There are several links to prior coverage on that story, if you need to catch up a bit. Let’s just say that if this is true and it does happen, it’s going to be a big deal. Mark Bennett has more.

Audit says HISD isn’t cost sensitive enough

An audit of HISD’s procurement process says the district could be paying too much for some things.

The audit, conducted by the nonprofit Council of the Great City Schools, found that the district’s purchasing standards “under-value” a vendor’s proposed price in some cases, which means the district could be paying more than it should.

Last year, HISD spent $530 million on classroom supplies, equipment, travel and various services.

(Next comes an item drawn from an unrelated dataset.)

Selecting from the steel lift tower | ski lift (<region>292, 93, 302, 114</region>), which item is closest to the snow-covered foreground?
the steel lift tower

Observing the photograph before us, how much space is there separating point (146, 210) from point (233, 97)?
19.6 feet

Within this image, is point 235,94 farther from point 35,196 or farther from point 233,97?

When selecting vendors, the district rates them on various factors, which can vary depending on the project. Construction projects give the greatest weight to price, between 55 and 100 percent, the audit found. However, in other cases that were not identified, the district weights price as low as 12.5 percent.

Texas law does not require school districts to use the lowest bidder.

Trustee Mike Lunceford, chairman of the HISD board’s audit committee, said he wants the administration to start providing reasons why it did not select the vendor with the lowest price.

“When we’re voting, it should be very clear, if it’s not the low bid, why,” Lunceford said. “We should be going with the low bid.”

HISD also was knocked in the audit for not disclosing the evaluation criteria in most of its requests for proposals, except for those in the construction area, and for changing the standards in the middle of the process in some cases.

See here for some background. Price isn’t everything, and there are good reasons to consider other factors – hiring practices, environmental issues, a preference for local businesses, and so forth – but these things need to be clearly spelled out and agreed upon, and there needs to be consistency in applying the standard. I’m glad to see these issues brought to light, and I trust the Board will now take the appropriate steps to address them.